[Document section]

I get homesick when I look at pictures of the Sonoran desert. The gray-green Saguaro cacti, reaching their limbs past the distant, jagged mountain peaks toward a radiant blue sky, feel like family. Home is a white and gray tent, small enough to look natural among the desert brush and stones.

I was born in Tucson, Arizona, but by the time I was old enough to know what a home was, I had already moved to Washington, D.C., where I grew up. So proud was I of the camping I’d done as a toddler that I used to tell my elementary school friends I was born in a tent so close to the Mexican border that my parents never knew for sure which country I was actually born in.

When I was five or six, my father taught me, while reading me a book about the desert, that the only place in the world Saguaro cacti grow is Arizona, California and Mexico. I thought, for a long time, that meant the cacti grew in clusters, that they stopped at the border and restarted a few miles away. I figured that Arizona’s border was sealed off, like a hockey arena; that on one side of the plexiglass was Arizona and all its wonders and on the other was the rest of the world. Needless to say, I was wrong. The place where Saguaro cacti grow is really just one big area, similar in shape to Florida. The main concentration of cacti is divided up pretty evenly between Arizona and Mexico so that if one were to walk through the Sonoran desert and let their mind wander, they might accidentally walk from the United States to Mexico.

[Data supplied]
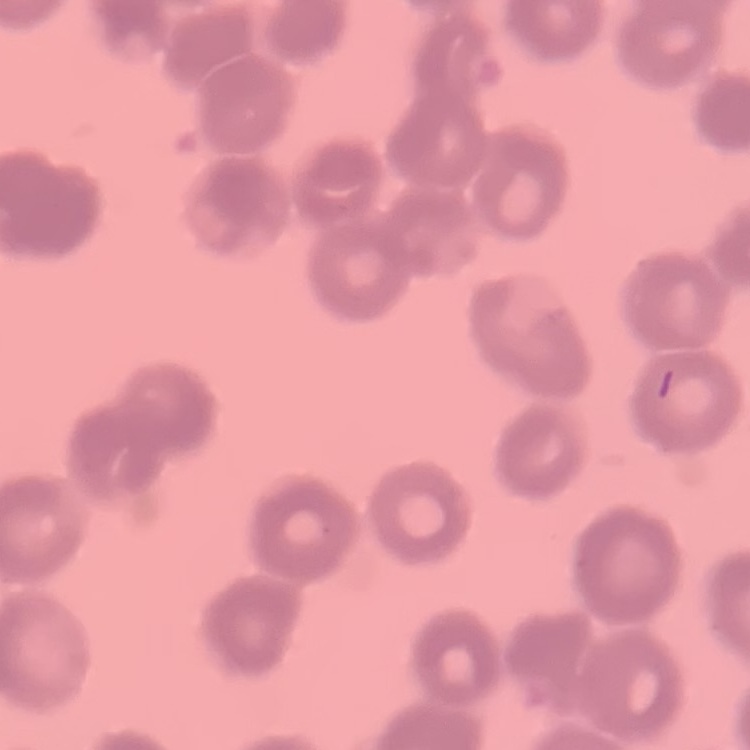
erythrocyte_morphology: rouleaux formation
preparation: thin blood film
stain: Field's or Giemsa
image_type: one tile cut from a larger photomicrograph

...

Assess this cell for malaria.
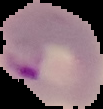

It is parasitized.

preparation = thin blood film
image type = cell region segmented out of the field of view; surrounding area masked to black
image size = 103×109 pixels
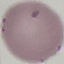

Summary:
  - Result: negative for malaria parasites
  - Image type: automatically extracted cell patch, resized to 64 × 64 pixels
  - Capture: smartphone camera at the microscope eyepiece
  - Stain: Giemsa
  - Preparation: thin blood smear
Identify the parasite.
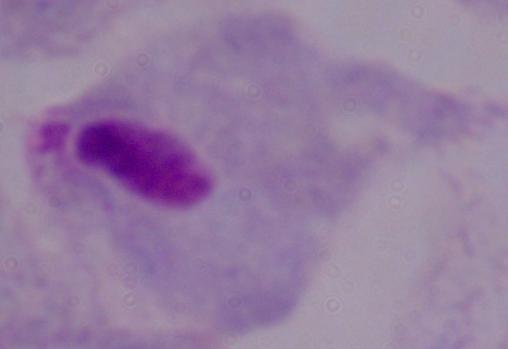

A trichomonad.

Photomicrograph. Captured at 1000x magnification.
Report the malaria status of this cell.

---

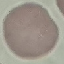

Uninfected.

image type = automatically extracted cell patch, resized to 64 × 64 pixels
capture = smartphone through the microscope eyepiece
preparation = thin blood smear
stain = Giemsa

[Work to do]
**1)** In the essay about the Sonoran desert, in which city was the writer born?
**2)** Arrange the entry lines as a JSON list of strings, one string per line and no blank lines, starting at the line containing "image type = automatically" and ending at the line containing "stain = Giemsa".

[Expected outputs]
**1)** Tucson, Arizona.

**2)**
[
  "image type = automatically extracted cell patch, resized to 64 × 64 pixels",
  "capture = smartphone through the microscope eyepiece",
  "preparation = thin blood smear",
  "stain = Giemsa"
]